Seven new draft recommendations on AI submitted for public consultation by the CNIL (2/2)
CNIL publication on its website
In our first article (https://www.lexology.com/library/detail.aspx?g=4decbc09-a91d-4416-9028-529e58c6fe19), we presented the first three CNIL draft recommendations on the design of AI systems, which the authority has put out to public consultation until September 1er 2024. This second article looks at the other four drafts, which deal with informing data subjects, exercising their rights, annotating data and security.
- Informing data subjects
One of the key points of this recommendation lies in the practical examples and good practice set out by the CNIL in the field of AI. For example, the CNIL proposes information templates for the indirect collection of data from third parties or publicly accessible sources, as in the case of web scraping. It also outlines the specific information to be provided when personal data used for training is stored by the model or can be reconstructed by it.

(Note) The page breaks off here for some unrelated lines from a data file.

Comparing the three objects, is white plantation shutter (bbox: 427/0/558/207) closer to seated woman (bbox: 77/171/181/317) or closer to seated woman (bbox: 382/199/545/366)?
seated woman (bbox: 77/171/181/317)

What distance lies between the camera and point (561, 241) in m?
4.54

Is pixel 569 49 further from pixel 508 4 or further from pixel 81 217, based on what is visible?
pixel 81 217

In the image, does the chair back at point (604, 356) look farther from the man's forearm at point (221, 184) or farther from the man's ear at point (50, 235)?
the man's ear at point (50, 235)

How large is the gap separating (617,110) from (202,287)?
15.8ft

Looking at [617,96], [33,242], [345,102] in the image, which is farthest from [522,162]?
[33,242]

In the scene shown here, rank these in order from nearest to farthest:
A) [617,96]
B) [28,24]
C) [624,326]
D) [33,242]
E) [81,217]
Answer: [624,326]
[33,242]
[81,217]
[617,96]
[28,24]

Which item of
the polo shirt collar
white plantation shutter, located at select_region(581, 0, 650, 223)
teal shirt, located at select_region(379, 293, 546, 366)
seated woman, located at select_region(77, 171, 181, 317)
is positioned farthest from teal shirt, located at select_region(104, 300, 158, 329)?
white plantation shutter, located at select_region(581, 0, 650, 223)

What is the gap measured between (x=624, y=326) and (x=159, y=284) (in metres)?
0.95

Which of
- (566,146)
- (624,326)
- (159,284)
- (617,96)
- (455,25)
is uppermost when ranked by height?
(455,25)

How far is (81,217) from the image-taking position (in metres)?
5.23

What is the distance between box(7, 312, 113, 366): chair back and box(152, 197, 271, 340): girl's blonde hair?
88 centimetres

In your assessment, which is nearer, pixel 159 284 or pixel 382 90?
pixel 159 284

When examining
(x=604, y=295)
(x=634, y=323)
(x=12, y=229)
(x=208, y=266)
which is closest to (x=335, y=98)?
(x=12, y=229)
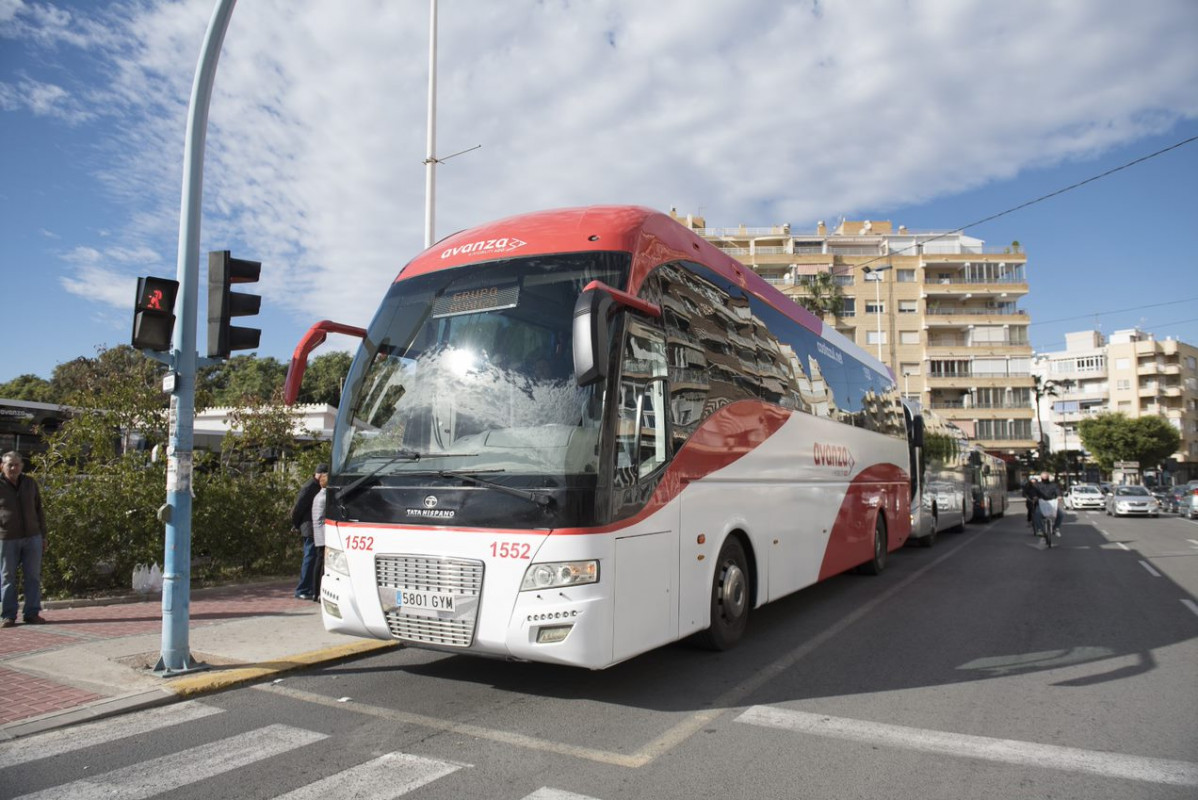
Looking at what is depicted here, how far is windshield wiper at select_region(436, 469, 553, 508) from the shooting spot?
512 cm

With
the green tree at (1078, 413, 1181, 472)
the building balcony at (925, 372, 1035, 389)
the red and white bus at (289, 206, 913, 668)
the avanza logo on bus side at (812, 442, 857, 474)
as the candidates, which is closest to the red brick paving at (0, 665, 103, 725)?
the red and white bus at (289, 206, 913, 668)

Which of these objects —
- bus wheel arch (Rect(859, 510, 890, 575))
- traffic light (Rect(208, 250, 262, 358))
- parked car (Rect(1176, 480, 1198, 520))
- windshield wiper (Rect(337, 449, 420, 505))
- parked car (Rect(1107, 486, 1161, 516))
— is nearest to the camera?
windshield wiper (Rect(337, 449, 420, 505))

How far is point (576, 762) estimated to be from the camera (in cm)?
453

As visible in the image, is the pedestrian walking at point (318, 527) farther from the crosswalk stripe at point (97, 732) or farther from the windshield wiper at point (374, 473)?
the crosswalk stripe at point (97, 732)

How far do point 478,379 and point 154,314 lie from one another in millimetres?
2900

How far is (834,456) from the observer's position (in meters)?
10.4

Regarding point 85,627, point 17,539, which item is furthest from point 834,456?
point 17,539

The CNIL then details the conditions under which the data controller could rely on two derogations provided for by the GDPR to avoid having to provide the information to data subjects. Firstly, the Regulation allows information not to be repeated when the data subjects have already obtained it (articles 13(4) and 14(5)(a) of the GDPR). However, the initial information must be sufficiently precise to exempt the second controller from completing it. For example, the mere mention that data may be reused by third parties in the general information section of a website is deemed insufficient by the CNIL.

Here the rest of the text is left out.